Oxigenação Pós-PCR: Qual a PaO2 Alvo Ideal?

Santa Casa de Alfenas - Casa de Caridade (MG) — Prova 2015

Enunciado

Em paciente comatoso submetido à ventilação mecânica após ressuscitação cardiopulmonar, qual das pressões parciais de oxigênio no sangue arterial abaixo é a mais adequada?

Alternativas

  1. A) 399
  2. B) 299
  3. C) 199
  4. D) 99

Pérola Clínica

Pós-PCR, PaO2 alvo 90-100 mmHg para evitar hipóxia e hiperóxia.

Resumo-Chave

Em pacientes pós-ressuscitação cardiopulmonar (PCR) sob ventilação mecânica, o objetivo é manter uma oxigenação adequada, evitando tanto a hipóxia quanto a hiperóxia. A hiperóxia (PaO2 muito elevada, como 200-300 mmHg) tem sido associada a piores desfechos neurológicos e maior mortalidade devido ao aumento do estresse oxidativo e lesão de reperfusão. Uma PaO2 em torno de 90-100 mmHg é considerada ideal.

Contexto Educacional

O manejo pós-ressuscitação cardiopulmonar (PCR) é uma fase crítica que impacta diretamente o prognóstico neurológico e a sobrevida do paciente. A ventilação mecânica e a otimização da oxigenação são componentes essenciais desse manejo. Para residentes, é vital compreender que, embora a hipóxia seja deletéria, a hiperóxia também pode ser prejudicial, e o objetivo é alcançar a normóxia ou uma hiperóxia leve e controlada. Estudos recentes e diretrizes internacionais têm enfatizado a importância de evitar tanto a hipóxia quanto a hiperóxia significativa em pacientes pós-PCR. A hipóxia (PaO2 < 60 mmHg) é claramente prejudicial, levando à disfunção orgânica. No entanto, a hiperóxia (PaO2 > 300 mmHg, ou mesmo > 150 mmHg em alguns contextos) tem sido associada a piores desfechos neurológicos, maior mortalidade e aumento do estresse oxidativo, que pode exacerbar a lesão de isquemia-reperfusão cerebral e miocárdica.
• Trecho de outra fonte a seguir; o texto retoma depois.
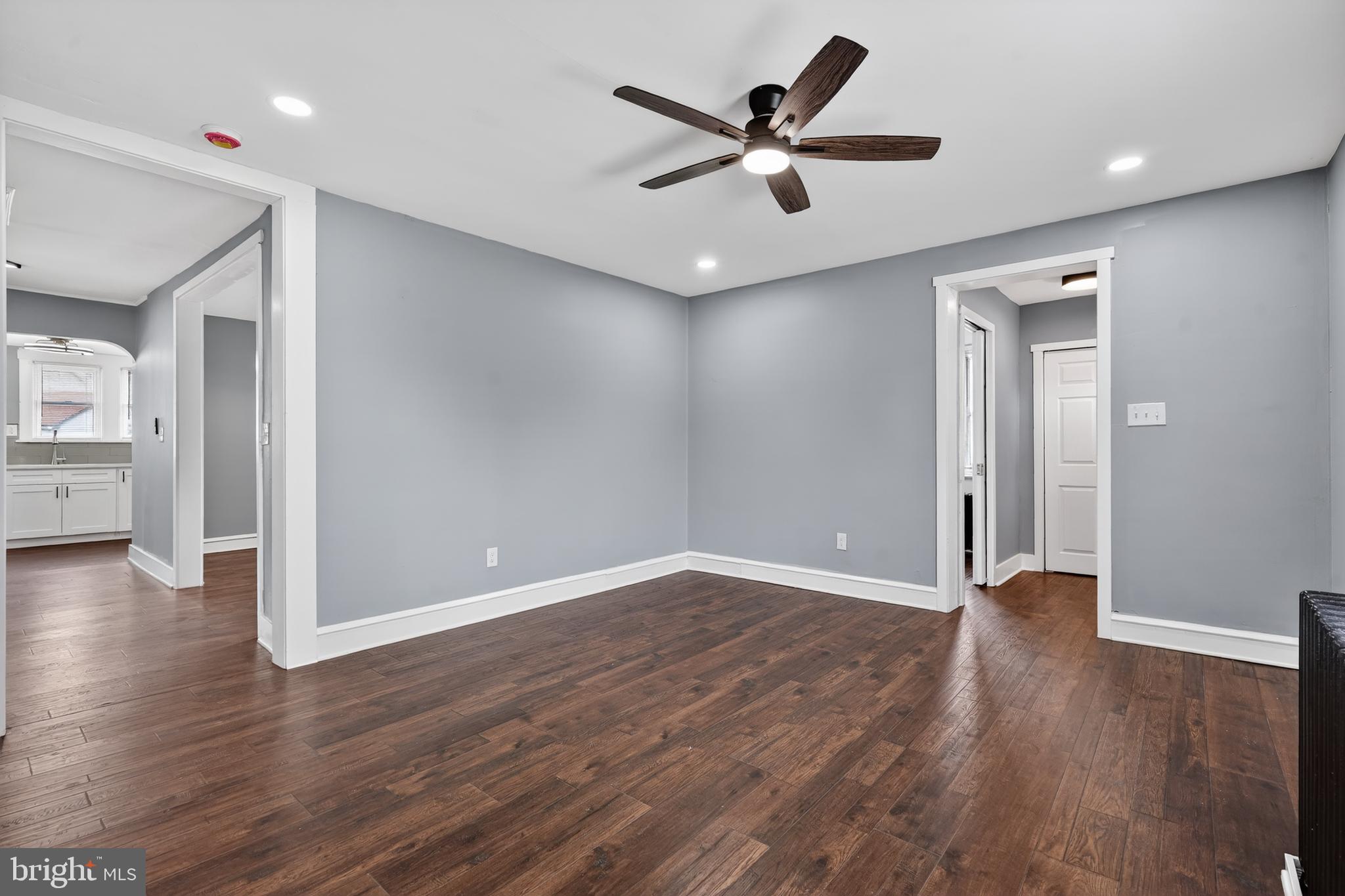 223 Noreg Place Brooklawn, NJ 08030 - Photo 8 of 36 an empty room with wooden floor and a ceiling fan
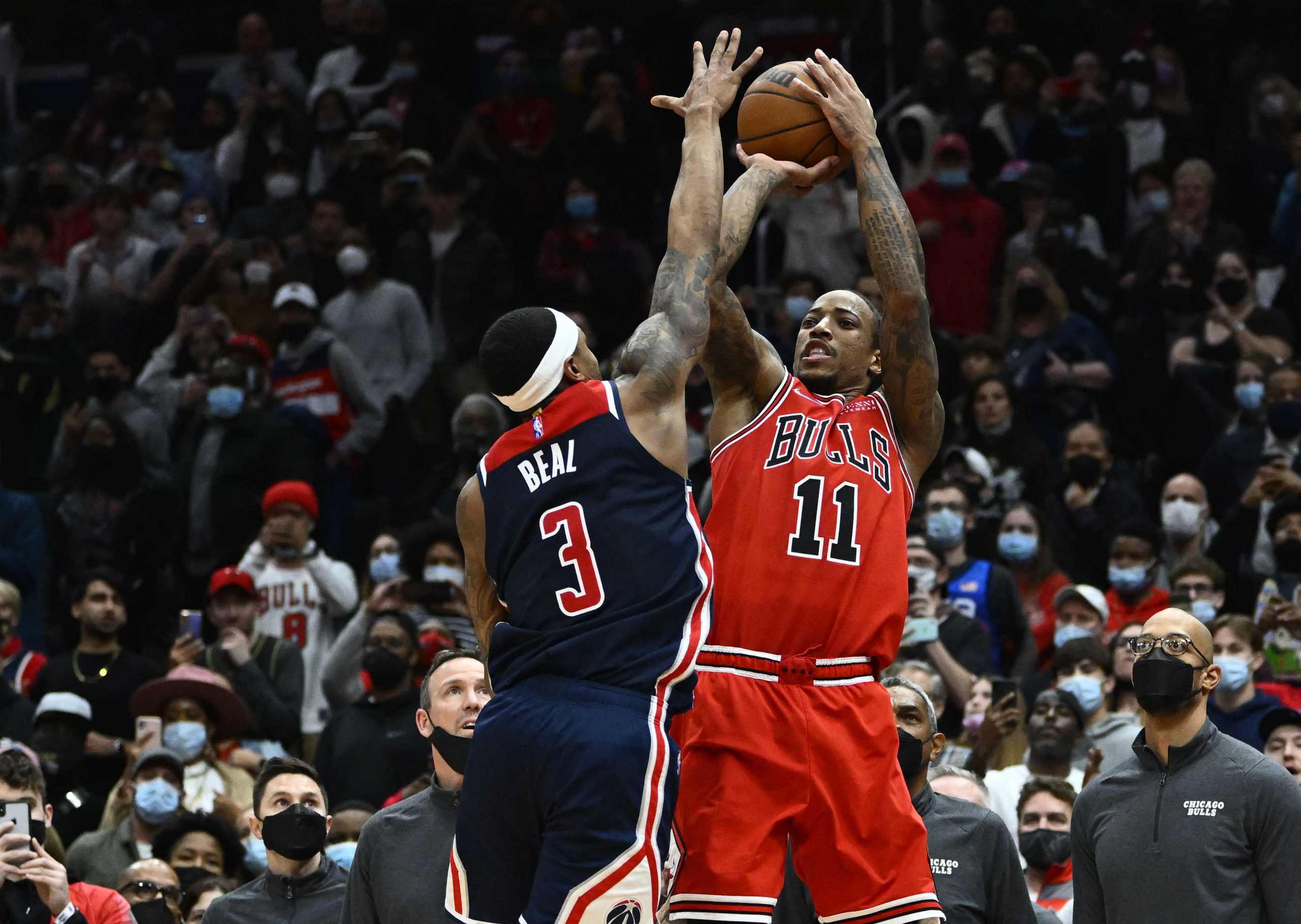 Jan 1, 2022; Washington, District of Columbia, USA; Chicago Bulls forward DeMar DeRozan (11) hits a game winning three point shot over Washington Wizards guard Bradley Beal (3) during the second half at Capital One Arena. Mandatory Credit: Brad Mills-USA TODAY Sports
A meta de oxigenação recomendada para pacientes pós-PCR em ventilação mecânica é manter a PaO2 entre 90 e 100 mmHg, ou uma saturação de oxigênio (SpO2) entre 94% e 98%. A FiO2 deve ser titulada para atingir esses valores, iniciando-se com FiO2 de 100% imediatamente após a PCR e reduzindo-a assim que a oxigenação se estabilizar. O monitoramento contínuo da SpO2 e gasometrias arteriais seriadas são fundamentais para guiar esses ajustes e garantir uma oxigenação segura e eficaz.

Perguntas Frequentes

Por que a hiperóxia deve ser evitada em pacientes pós-PCR?

A hiperóxia (PaO2 muito elevada) deve ser evitada em pacientes pós-PCR porque pode aumentar o estresse oxidativo, causar vasoconstrição cerebral e coronariana, e está associada a piores desfechos neurológicos e maior mortalidade, exacerbando a lesão de isquemia-reperfusão.

Qual a faixa ideal de PaO2 para pacientes pós-ressuscitação?

A faixa ideal de PaO2 para pacientes pós-ressuscitação cardiopulmonar geralmente está entre 90 e 100 mmHg, visando uma oxigenação adequada sem induzir hiperóxia prejudicial. A saturação de oxigênio (SpO2) alvo é tipicamente de 94-98%.

Como a ventilação mecânica é ajustada para atingir essas metas de oxigenação?

A ventilação mecânica é ajustada monitorando-se a gasometria arterial. A fração inspirada de oxigênio (FiO2) é titulada para manter a PaO2 dentro da faixa alvo, geralmente iniciando com FiO2 de 100% e desescalonando rapidamente assim que a oxigenação se estabiliza.